English character actor Michael Gough, who appeared in four “Batman” films as Alfred, butler to Bruce Wayne, died Thursday. He was 94.
Gough was the only actor besides Pat Hingle to appear in all four of the pics that visually reconceived the story along darker lines beginning with Tim Burton’s “Batman” in 1989 and ending with Joel Schumacher’s “Batman and Robin” in 1997.
Gough made his film debut in 1948 in the English Victorian thriller “Blanche Fury,” starring Stewart Granger. The same year he appeared in “Anna Karenina,” starring Vivien Leigh. In 1955 he played one of the pair of murderers who dispatch the little princes in Laurence Oliver’s “Richard III.”

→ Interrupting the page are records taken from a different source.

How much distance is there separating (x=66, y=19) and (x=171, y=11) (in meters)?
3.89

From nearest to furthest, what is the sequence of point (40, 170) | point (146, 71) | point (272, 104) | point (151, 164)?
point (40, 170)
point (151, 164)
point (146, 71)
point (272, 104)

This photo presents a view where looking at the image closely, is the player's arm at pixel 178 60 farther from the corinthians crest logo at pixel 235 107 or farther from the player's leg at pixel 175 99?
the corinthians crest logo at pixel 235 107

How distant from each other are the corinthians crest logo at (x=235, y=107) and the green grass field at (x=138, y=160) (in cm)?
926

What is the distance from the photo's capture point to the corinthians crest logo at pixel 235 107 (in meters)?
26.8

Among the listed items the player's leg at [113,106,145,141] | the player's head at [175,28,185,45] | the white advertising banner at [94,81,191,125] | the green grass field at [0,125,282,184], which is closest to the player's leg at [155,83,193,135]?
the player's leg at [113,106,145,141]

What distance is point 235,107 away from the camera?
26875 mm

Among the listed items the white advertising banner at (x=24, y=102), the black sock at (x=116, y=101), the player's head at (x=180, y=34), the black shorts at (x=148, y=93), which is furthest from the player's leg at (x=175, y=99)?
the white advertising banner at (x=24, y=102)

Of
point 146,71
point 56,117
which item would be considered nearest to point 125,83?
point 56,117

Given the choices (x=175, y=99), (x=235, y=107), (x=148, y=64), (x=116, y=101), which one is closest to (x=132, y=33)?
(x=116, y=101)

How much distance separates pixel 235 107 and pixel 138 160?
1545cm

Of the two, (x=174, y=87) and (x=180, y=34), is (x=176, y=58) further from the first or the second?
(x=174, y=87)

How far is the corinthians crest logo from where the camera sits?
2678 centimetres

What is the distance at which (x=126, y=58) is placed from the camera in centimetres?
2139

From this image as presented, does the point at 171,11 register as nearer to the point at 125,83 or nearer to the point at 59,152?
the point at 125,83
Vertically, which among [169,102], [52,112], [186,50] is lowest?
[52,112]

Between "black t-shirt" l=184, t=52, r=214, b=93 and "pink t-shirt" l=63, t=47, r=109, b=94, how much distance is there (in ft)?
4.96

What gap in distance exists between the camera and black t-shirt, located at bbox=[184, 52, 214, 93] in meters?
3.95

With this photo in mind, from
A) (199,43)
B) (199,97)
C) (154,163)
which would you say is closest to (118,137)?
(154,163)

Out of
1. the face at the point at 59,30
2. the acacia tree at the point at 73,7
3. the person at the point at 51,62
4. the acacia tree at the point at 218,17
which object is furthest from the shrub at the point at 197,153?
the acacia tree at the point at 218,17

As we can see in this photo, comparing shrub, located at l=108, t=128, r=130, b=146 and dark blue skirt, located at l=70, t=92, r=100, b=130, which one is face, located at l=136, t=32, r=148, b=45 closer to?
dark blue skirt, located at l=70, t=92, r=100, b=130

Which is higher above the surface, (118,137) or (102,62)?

He appeared in a number of British horror films, including Hammer’s 1958 “Dracula” and 1962 “The Phantom of the Opera,” and continuing through “Satan’s Slave” in 1976.
Gough was also a frequent visitor to British television, guest-starring repeatedly on “Doctor Who” and starring in one of the most famous episodes of “The Avengers,” called “The Cybernauts,” as the wheelchair-bound Dr. Armstrong.
After 1989’s “Batman,” the actor worked for director Burton again in “Sleepy Hollow” and “Corpse Bride” and then came out of retirement to appear last year in “Alice in Wonderland.”
Gough also worked onstage, winning the Tony for best actor in 1979 for the play “Bedroom Farce” and drawing a nomination in 1988 for “Breaking the Code.”
He is survived by his fourth wife, Henrietta, and two children from previous marriages.